Worster named to American Academy of Arts and Sciences
History professor joins Nobel laureates, notable scholars
Donald Worster, the Joyce and Elizabeth Hall Professor in U.S. History, has been named to the American Academy of Arts and Sciences, one of the nation’s most prestigious honorary societies. He joins Nobel and Pulitzer Prize winners as well as Academy Award, MacArthur Fellowship, Tony Award and National Medal of the Arts recipients in the 2009 class.
Worster, a KU faculty member since 1989, joins 2007 Nobel Prize in medicine or physiology winner Mario Capecchi and 19 Foreign Honorary Members such as former South African President Nelson Mandela in the academy.
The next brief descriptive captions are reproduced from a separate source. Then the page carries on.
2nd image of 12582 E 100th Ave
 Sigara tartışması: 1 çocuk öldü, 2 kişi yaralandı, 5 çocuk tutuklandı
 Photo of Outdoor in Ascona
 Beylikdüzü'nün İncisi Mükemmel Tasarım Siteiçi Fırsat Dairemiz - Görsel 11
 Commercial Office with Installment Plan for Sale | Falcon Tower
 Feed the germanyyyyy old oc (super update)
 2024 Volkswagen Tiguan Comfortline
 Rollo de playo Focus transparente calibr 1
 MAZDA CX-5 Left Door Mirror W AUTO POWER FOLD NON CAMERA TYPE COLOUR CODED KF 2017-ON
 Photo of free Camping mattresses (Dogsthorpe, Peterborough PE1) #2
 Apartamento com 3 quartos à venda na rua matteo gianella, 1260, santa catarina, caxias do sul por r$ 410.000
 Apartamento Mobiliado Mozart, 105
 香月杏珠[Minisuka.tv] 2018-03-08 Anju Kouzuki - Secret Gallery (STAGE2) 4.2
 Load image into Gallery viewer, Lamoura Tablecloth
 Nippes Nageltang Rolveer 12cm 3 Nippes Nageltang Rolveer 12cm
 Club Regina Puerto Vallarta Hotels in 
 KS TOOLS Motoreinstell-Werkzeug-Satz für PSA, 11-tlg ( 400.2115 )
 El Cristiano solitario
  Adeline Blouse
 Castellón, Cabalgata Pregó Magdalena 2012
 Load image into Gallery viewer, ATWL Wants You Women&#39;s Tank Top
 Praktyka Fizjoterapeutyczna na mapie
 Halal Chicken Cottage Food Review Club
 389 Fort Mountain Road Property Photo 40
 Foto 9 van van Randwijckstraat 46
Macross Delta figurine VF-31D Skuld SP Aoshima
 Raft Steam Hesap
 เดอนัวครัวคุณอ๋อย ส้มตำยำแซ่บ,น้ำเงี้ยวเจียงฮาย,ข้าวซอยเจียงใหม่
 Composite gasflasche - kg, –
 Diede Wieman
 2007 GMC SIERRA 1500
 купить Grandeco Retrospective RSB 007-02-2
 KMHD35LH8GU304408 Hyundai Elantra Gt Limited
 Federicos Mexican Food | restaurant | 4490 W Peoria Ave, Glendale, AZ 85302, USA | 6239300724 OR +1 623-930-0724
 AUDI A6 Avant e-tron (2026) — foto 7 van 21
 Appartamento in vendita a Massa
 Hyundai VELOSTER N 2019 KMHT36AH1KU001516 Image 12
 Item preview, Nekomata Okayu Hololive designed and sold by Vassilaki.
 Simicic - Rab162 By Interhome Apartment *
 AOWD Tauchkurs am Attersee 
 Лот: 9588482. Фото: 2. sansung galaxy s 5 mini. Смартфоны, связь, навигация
Worster is a nationally renowned historian and the author of several books, including “A Passion for Nature: The Life of John Muir,” “A River Running West: The Life of John Wesley Powell,” “Rivers of Empire,” “Dust Bowl” and “Nature’s Economy.” “A River Running West” won the Byron Caldwell Smith Award, while “Dust Bowl” won a Bancroft Prize and three of his books have been nominated for a Pulitzer Prize.
Worster said he is honored to be selected by the academy.
“The University of Kansas and the state of Kansas as a whole have been very good to me and given me an excellent academic home where my work could thrive,” Worster said. “I am grateful to the Academy for electing me, but even more I’m grateful to KU for its steadfast support.”
A native of Kansas, Worster earned a bachelor’s degree at KU in 1963 and a master's in 1964. He earned his doctorate in American history and literature at Yale University in 1971. A noted pioneer in the field of environmental history, he has been president of the American Society for Environmental History and has served as editor of the Cambridge University monograph series “Studies in Environment and History.”
“Since 1780, the academy has served the public good by convening leading thinkers and doers from diverse perspectives to provide practical policy solutions to the pressing issues of the day,” said Leslie Berlowitz, chief executive officer and William T. Golden chair. “I look forward to welcoming into the Academy these new members to help continue that tradition.”
Worster and his fellow inductees will be honored at a ceremony Oct. 10 at the academy’s headquarters in Cambridge, Mass.
Founded by John Adams, James Bowdoin, John Hancock and other founding fathers, the Academy has elected some of the world’s most influential leaders and thinkers, including George Washington, Benjamin Franklin, Ralph Waldo Emerson, Daniel Webster, Albert Einstein and Winston Churchill. It is a center for public policy research and undertakes studies in complex and emerging problems. Current interdisciplinary research by the society is taking place in science, technology and global security; social policy and American institutions; the humanities and culture; and education.